// . //  Insights //  Optimizing New Member Morbidity With 3 Vital Steps

One of the biggest challenges for payers in the Affordable Care Act (ACA) individual market is managing a population’s risk scores relative to the population’s underlying morbidity. In the individual ACA market, payers are limited in the population risk factors for which they are allowed to price. At the state level, each ACA market has a risk adjustment program, where payers that have enrolled high risk members (but have been unable to sufficiently price for such members) get financial payments funded by payers that have enrolled low risk members (relative to the premiums they charged). This risk transfer can be a material component of the payer’s financial results each year (as an example, risk transfers were projected to be as much as +/-30% premiums for individual payers in the 2024 Florida individual market rate filings) and is not fully known until nearly mid-way through the year following the performance year. This mechanism, while providing some benefit to market stability, can also create challenges for health plans, particularly smaller ones.

Understanding the dynamics of risk adjustment in ACA markets

The risk adjustment program within each state is a “zero-sum” game. That is, the risk transfers paid to health plans that enrolled “higher risk than can be priced for” members can only equal the amounts paid from health plans that enrolled “lower risk than can be priced for” members. There is an incentive on both sides of this equation to ensure that risk scores, then, are appropriate for the morbidity of the population enrolled, and that each health plan is maintaining this level of appropriateness at the same rate as the overall market.

One challenge in the individual market to understanding a population’s true morbidity burden is the level of enrollment churn. This market is particularly price sensitive, and changing carriers is common. In addition, members may be churning in/out of Medicaid due to the end of the public health emergency, or from plans that have exited or entered the market. A member’s new health plan may have no claims history on them, which poses a challenge to ensure that underlying morbidity will be appropriately captured through a concurrent risk score model.

Three ways to optimize new member morbidity

In our experience, a best practices approach to having a robust perspective on new member morbidity is represented within a three-pronged framework of data mining, provider outreach, and patient monitoring.

1. Leveraging data mining to supplement medical claims with real-time data

  • Prescription drug data: Analyzing the unique combination of drugs a patient takes often provides insight into the presence of chronic conditions driving risk models.
  • Lab data: More complex than traditional claims data, but contains more objective measures of patient health, such as blood markers for specific conditions, and can be highly predictive of precursors for risk-adjustable conditions.
  • Electronic Medical Records (EMRs): EMRs represent the most real-time information from a patient visit, with physician notes that may provide critical insights into diagnoses and information related to clinical disease history.
  • Universal Member Identifiers: Many entities have different systems for different business segments. Establishing universal members identifiers across systems and lines of business allows for the tracking of more complex clinical history (for instance, membership churn between Managed Medicaid and ACA).

2. Empowering providers with patient history insights through outreach

  • Providers need to be given the resources to access all critical information related to their patients’ risk adjustable history.
  • Patient portals can be deployed to request clinical history from the patient and/or their previous providers.
  • Provider-facing profiles can be deployed to include “clues” such as historically coded conditions, previously prescribed medications, and tracking of annual wellness visits.

3. Enhancing primary care through patient monitoring and outreach

  • Providers and health plans should coordinate the monitoring of patient panels and upcoming visits to ensure annual wellness visits are occurring each year.
  • These visits have the highest likelihood of triggering accurate and appropriate coding of risk-adjustable conditions.
  • Increased primary care utilization feeds data elements for future tracking, reporting, and accurate code capture.

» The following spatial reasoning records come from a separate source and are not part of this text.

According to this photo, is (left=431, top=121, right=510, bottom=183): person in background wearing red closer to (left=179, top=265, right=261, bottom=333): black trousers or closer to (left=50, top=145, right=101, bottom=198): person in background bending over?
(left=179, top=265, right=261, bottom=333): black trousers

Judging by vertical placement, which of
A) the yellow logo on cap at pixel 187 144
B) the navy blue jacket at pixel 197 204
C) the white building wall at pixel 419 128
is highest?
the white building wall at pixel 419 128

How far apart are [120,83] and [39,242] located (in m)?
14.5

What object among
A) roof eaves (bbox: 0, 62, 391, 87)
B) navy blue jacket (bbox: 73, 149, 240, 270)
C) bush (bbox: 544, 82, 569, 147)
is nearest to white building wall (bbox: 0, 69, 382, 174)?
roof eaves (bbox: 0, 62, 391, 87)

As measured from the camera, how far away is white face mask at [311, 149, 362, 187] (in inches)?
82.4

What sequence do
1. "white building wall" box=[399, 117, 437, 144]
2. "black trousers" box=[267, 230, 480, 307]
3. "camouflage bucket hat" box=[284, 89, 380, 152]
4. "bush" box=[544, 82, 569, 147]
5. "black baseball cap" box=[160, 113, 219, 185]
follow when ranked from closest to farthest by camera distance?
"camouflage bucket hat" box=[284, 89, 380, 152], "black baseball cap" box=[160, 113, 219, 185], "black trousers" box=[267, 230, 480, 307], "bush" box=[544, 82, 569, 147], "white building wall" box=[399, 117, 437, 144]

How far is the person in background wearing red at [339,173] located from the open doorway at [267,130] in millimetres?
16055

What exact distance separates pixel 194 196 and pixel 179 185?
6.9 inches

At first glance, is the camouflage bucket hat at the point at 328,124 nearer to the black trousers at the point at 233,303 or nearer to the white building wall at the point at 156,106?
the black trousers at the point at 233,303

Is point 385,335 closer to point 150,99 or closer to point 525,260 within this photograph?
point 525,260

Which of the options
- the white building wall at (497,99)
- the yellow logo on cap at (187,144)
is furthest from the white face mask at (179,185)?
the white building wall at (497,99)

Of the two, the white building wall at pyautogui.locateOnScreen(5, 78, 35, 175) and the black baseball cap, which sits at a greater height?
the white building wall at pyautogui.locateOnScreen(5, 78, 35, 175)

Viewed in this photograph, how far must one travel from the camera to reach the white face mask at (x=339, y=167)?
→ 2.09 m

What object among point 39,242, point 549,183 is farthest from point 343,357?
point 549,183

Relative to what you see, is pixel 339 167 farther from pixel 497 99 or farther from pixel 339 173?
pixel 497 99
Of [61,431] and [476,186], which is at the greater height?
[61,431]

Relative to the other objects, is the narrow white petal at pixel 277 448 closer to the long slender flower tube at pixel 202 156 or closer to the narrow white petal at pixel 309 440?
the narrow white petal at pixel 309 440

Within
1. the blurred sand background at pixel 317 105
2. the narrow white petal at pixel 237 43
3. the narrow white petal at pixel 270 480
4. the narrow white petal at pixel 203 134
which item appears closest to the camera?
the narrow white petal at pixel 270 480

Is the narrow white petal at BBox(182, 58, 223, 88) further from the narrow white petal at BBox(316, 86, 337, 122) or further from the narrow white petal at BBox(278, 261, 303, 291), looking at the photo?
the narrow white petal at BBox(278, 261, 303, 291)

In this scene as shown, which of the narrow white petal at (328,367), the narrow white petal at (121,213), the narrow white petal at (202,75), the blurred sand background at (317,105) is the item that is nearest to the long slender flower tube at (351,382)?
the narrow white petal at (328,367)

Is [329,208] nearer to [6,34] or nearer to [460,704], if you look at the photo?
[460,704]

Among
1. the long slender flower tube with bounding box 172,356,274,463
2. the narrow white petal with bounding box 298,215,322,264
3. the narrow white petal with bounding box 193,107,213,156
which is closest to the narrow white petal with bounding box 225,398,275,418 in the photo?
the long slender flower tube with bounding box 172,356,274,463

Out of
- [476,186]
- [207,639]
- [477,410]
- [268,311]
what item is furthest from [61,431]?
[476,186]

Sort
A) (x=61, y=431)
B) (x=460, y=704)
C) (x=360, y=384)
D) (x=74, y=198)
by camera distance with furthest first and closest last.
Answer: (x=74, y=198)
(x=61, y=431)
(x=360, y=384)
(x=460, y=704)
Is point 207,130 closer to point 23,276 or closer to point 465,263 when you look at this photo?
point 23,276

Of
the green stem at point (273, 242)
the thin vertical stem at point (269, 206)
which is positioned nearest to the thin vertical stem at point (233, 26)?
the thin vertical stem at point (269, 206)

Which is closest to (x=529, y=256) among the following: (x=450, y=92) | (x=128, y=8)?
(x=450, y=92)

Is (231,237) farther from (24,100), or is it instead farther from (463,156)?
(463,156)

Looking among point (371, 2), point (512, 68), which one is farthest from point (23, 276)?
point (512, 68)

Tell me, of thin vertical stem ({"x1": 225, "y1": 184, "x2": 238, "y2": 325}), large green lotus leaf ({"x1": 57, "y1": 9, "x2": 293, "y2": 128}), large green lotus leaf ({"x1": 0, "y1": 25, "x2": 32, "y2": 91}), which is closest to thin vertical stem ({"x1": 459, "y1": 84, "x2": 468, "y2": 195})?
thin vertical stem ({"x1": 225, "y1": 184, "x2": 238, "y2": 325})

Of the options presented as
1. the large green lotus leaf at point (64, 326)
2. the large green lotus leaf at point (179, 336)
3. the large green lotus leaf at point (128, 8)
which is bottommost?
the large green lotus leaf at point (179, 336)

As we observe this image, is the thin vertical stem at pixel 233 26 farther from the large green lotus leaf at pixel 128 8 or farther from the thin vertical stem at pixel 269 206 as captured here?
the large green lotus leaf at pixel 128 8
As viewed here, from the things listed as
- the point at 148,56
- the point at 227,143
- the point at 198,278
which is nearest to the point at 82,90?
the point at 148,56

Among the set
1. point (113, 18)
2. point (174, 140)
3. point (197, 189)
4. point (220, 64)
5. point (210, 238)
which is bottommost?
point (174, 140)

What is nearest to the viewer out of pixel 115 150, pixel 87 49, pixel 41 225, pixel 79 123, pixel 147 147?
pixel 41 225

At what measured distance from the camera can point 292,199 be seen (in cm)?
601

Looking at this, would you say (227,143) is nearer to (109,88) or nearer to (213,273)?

Overall, payers and providers need to work closely with one another to set up accurate and consistent practices for managing newly enrolled members or patients new to providers. Providers managing current patients that are new to the health plan have critical information on that patient’s clinical history that the health plan does not. Additionally, health plans need to leverage as many data sources as possible to empower their provider partners with the resources to appropriately and consistently code patient conditions.

A continual feedback loop of data analytics, provider outreach, and patient visit monitoring allows health plans to prospectively think about their ACA populations and optimize the appropriate capture of risk regardless of the concurrent nature of the risk adjustment. Managing risk coding and transfer payments is a core competency in the ACA market, and particularly critical as payers look to grow sustainably.